Jumat (17/5/2019) petang, dua lelaki, Andi Winarko (43) dan Sulistiono (33), datang ke kios BG Cell yang juga tempat mengopi di Jalan Agus Salim, Tulungagung. Andi memesan secangkir kopi hitam dan sebungkus rokok. Sulis meminta secangkir kopi ijo dan sebungkus rokok. Kepada pemilik warung kopi, Andi dan Sulis meminta segepok tisu dan sesendok susu kental manis.

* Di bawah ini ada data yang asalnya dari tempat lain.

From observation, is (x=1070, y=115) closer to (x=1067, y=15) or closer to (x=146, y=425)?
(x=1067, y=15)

Sambil mengobrol, mereka mulai ”membatik”. Andi dan Sulis menuangkan sedikit kopi ke piring cangkir dan dikeringkan serta dibersihkan dengan tisu. Begitu dilakukan sampai tuangan ketiga. Di penuangan dan pengeringan ketiga, ampas kopi yang tertinggal di tatakan tidak dibersihkan. Itulah cethe atau ampas terhalus kopi yang akan menjadi bahan melukis. Kemudian, ampas itu dicampur susu kental manis sehingga menjadi semacam pasta.
Sebagai kuas, Andi dan Sulis memakai batang korek api yang diruncingkan karena di kedai kebetulan tidak ada tusuk gigi atau lidi. Selain itu, silet yang dipatahkan menjadi dua bagian serta benang. ”Alat-alat ini akan menghasilkan goresan yang berbeda tebal tipisnya,” kata Andi, pegawai swasta dan lulusan 1995 SMA Katolik Santo Thomas Aquino, Tulungagung.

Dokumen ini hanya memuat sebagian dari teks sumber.